Goals:
#1 In the post about failing a kayaking leader assessment, where did the second assessment take place?
#2 Write the next part of the post about failing a kayaking leader assessment, continuing after its last sentence.

Extract provided:

---

I'm sort of agreeing with you Simon. Not everyone passes, I've failed it twice, not because I cannot lead or kayak well, (I can!), but, when being assessed, I fall to pieces.
The first time was at the T, I had never met the Assessor before, and never hope to meet that person again. It's an assessment into grade 2 and 3 paddling, not one where we needed to show ourselves surfing across big waves into non existent eddies within 5 minutes of getting on the water, when we were already nervous about the day. When asked 'why are we doing that, as you would never do it on a river trip?', the reply was 'I want to see how you handle bigger water'.
Err, the day is about GD.2 and 3, not a freestyle surf wave session.It was like an interrogation, and when I eventually went upside down, I couldnt roll as I was so tense. I lost a lot of confidence on the river that day.
The second was on the Lower T,2.5 years later, with a Coach I had met many times before. I had got nervous that morning, and it went downhill rapidly. I was 2nd leading after the first potential Leader had clearly failed in his duty to protect the kayakers.

---

Data section:
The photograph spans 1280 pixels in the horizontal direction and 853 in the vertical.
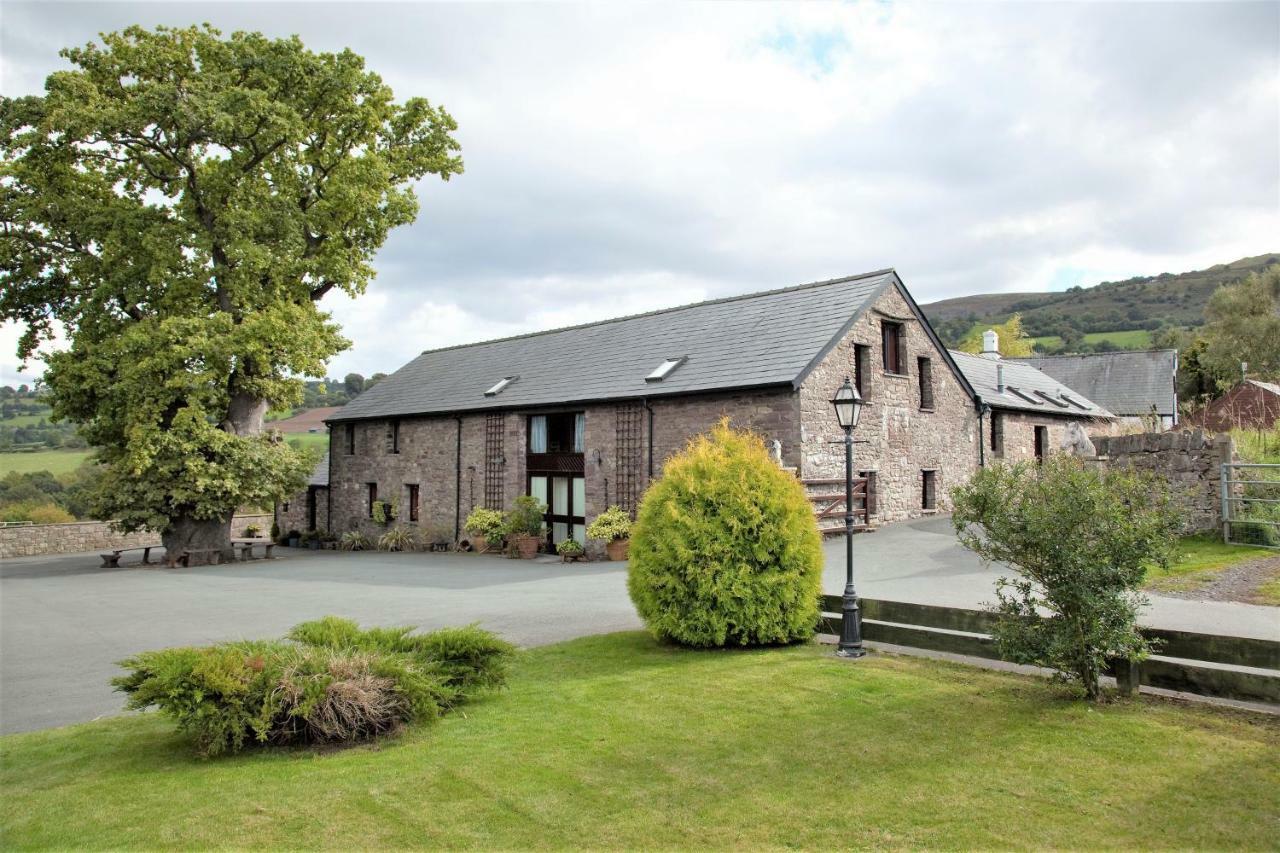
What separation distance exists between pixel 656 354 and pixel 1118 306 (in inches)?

---

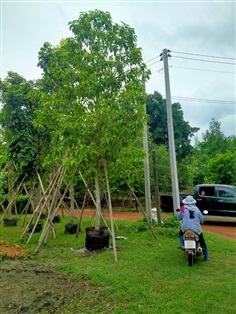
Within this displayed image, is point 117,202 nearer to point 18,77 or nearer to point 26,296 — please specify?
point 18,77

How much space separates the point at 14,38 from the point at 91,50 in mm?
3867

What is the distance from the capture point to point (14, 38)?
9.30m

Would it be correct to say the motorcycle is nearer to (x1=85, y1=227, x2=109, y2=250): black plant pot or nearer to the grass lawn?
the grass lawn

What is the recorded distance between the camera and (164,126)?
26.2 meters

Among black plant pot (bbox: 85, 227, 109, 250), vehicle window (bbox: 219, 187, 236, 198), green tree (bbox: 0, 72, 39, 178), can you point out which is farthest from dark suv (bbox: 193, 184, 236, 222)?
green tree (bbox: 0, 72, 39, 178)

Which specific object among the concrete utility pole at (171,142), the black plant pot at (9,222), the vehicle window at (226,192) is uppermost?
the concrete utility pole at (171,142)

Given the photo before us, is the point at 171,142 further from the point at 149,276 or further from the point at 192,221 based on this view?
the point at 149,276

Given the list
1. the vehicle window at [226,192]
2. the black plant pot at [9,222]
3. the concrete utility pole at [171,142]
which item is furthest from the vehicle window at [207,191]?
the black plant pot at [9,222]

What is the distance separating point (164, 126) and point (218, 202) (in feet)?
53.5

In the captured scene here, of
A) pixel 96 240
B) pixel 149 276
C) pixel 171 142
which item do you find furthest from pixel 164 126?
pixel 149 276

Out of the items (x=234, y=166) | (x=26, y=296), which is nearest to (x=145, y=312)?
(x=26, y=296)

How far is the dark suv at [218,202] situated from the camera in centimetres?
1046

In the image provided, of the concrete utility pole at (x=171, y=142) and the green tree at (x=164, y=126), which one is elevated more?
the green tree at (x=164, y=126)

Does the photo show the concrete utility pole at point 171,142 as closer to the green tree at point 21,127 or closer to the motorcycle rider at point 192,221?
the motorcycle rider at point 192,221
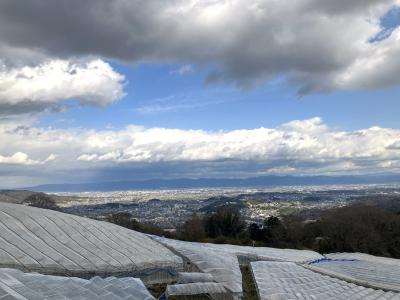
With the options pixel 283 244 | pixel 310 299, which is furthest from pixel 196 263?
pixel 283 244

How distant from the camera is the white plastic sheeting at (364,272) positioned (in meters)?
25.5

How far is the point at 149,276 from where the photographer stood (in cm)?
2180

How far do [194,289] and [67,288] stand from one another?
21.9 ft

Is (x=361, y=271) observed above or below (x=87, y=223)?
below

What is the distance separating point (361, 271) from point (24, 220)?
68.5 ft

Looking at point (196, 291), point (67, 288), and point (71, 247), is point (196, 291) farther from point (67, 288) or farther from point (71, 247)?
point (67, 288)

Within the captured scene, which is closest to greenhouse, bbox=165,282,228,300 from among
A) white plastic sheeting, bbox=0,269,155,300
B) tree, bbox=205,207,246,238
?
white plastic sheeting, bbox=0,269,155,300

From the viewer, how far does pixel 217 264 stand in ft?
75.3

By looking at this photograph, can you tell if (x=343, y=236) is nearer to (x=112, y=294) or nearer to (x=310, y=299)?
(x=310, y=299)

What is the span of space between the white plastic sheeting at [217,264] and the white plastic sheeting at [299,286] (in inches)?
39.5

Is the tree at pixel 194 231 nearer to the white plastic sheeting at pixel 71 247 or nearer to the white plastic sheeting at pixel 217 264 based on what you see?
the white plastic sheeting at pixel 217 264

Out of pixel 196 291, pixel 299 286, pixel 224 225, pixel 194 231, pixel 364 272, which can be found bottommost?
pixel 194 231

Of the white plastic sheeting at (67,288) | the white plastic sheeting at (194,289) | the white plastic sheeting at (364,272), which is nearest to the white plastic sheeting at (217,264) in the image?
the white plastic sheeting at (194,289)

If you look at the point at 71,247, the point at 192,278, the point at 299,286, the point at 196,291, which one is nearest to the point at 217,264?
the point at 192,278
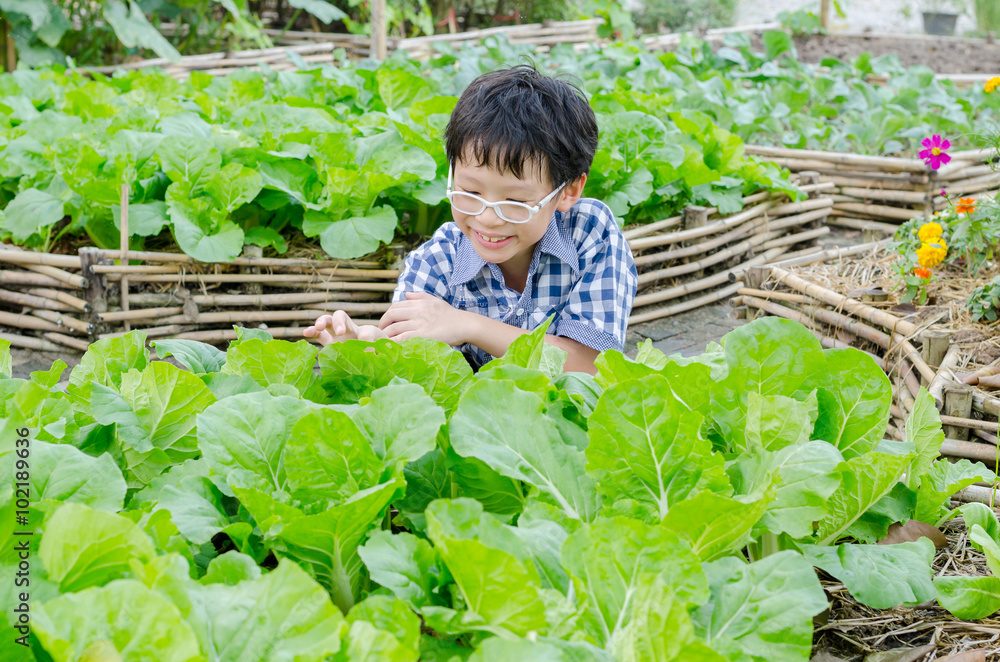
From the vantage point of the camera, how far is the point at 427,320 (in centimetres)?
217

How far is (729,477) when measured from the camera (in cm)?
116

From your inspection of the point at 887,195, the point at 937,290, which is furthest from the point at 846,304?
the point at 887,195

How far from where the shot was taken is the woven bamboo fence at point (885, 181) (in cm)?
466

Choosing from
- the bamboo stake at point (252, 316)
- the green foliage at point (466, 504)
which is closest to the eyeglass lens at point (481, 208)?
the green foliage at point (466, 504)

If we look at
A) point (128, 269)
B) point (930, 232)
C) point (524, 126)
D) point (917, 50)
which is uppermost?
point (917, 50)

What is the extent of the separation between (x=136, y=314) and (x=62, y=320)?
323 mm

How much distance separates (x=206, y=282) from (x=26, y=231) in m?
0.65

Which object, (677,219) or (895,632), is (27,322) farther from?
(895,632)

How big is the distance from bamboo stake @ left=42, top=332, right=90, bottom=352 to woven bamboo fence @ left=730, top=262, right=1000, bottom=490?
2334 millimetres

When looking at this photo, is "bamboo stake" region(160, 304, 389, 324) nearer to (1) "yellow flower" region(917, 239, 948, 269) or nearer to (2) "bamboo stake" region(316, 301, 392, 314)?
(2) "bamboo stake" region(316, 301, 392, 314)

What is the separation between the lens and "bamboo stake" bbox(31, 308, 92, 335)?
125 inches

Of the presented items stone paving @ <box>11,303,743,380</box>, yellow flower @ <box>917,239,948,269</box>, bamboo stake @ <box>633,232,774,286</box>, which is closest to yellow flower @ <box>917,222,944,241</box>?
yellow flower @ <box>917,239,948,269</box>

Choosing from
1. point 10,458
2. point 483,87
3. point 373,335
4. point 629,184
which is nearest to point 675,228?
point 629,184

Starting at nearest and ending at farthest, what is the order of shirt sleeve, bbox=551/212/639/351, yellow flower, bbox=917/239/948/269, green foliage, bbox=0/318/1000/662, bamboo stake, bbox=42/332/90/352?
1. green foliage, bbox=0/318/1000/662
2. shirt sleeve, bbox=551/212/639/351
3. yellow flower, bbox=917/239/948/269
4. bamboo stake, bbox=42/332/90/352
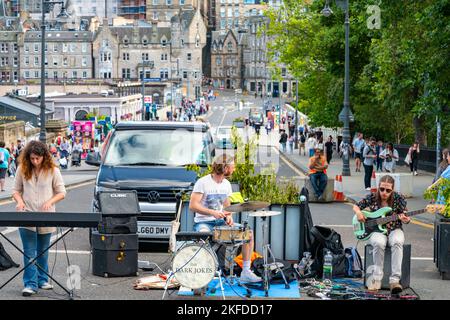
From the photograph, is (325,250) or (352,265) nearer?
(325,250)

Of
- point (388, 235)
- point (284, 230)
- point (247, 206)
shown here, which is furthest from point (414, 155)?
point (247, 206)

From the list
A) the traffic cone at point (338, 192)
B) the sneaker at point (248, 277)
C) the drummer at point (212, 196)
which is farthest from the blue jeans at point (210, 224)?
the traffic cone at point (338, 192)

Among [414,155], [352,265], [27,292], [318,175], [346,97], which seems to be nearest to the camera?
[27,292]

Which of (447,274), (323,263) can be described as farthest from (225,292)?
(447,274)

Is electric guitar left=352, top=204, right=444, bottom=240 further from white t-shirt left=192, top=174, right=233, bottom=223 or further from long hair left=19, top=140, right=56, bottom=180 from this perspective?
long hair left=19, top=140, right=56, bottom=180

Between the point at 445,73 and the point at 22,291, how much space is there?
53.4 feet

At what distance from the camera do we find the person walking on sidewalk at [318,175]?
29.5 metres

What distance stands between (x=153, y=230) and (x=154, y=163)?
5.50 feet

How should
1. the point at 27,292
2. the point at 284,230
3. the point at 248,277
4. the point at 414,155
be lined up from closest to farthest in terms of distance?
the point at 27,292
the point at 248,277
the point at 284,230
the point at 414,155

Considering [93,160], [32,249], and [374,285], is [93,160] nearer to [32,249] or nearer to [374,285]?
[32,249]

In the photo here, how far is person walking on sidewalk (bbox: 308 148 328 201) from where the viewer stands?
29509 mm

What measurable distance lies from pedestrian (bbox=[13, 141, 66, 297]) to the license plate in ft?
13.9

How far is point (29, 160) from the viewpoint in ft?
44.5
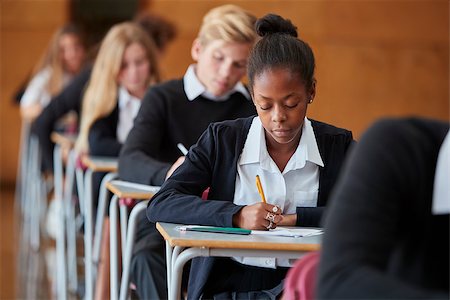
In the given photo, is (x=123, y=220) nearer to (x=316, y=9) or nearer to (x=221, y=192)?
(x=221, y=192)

---

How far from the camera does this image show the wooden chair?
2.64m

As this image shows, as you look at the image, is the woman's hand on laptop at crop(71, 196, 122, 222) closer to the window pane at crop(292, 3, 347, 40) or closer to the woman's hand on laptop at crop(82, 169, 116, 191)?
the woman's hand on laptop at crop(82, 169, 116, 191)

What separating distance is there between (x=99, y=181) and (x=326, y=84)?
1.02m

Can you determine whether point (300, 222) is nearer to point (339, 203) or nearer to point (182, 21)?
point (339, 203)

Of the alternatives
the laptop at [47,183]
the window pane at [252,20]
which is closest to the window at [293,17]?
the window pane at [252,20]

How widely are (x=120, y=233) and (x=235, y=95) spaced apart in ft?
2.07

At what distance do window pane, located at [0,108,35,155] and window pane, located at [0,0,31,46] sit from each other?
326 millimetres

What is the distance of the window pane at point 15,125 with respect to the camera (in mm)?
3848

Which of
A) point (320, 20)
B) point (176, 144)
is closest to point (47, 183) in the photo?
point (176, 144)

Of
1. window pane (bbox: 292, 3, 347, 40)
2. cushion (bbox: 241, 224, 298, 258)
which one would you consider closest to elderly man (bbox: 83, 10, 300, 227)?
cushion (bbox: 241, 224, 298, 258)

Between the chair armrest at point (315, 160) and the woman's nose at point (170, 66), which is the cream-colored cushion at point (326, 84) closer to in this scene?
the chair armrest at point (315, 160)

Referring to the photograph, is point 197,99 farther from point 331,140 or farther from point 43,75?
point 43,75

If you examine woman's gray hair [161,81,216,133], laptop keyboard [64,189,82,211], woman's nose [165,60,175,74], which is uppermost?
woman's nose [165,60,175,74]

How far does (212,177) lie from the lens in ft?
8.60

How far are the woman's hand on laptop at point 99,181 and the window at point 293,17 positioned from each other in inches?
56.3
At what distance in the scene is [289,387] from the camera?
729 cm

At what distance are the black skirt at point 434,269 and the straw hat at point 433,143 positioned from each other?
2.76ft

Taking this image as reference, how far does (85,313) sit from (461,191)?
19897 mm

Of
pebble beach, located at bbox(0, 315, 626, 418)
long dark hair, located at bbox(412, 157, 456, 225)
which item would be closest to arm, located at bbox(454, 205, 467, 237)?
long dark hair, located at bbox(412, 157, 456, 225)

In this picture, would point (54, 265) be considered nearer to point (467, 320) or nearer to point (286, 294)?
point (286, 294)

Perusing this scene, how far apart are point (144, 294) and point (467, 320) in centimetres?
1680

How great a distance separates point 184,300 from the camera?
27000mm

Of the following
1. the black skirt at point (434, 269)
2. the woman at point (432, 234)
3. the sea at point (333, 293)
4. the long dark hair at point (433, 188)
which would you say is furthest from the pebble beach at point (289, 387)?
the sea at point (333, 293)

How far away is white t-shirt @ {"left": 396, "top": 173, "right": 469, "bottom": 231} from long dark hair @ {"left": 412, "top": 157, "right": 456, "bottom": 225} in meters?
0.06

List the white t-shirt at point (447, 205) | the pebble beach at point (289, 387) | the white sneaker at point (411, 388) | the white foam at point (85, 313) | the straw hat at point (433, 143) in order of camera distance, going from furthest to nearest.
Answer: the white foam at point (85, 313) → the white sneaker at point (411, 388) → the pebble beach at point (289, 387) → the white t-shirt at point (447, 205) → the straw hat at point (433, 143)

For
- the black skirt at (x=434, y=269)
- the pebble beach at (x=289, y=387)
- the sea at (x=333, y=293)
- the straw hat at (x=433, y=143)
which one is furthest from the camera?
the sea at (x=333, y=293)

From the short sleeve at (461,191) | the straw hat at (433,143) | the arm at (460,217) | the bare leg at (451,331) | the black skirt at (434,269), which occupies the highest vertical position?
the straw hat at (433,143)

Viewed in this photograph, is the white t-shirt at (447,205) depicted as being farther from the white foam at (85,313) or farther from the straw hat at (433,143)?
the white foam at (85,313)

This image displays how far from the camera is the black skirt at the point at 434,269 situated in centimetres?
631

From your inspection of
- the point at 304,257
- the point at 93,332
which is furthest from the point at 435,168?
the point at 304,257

---

Solved tasks:
#1 On the Lower T.

#2
I went to pieces, and gave up after the first rapids, as I was so nervous, that I was doing stupid things. Once I said I cant carry on, it was back to normal, and I went down the rest of it without incident, inc. Bala Falls.
I have also been a 'guinea pig' for 2 other people doing their assessment. Met at Llangollen at 9am, fully expecting to do Horseshoe down to Lllangollen. But no, they chose the Lower Dee, Llan to Trevor, where the rapids would be hard to describe as grade 2, maybe 1+. This was the time I realised that some people get a really easy assessment, and others are, literally thrown in at the deep end.
It isnt consistent.
I have known others being assessed on the Severn from Newtown, another easy, grade 1/2 at most, section.
There was one person I knew had passed, who, from personal experience, I ddnt think had the skills to lead at all. They were reasonable paddlers, but their attitude to others was poor, putting people into positions that they shouldnt have been subjected to. It was totally different from encouraging others to have a go, it was more of a 'youre doing this bit now, its hard, but you'll be ok', when clearly it was above their level, and could make them worse rather than better paddlers due to their loss of confidence.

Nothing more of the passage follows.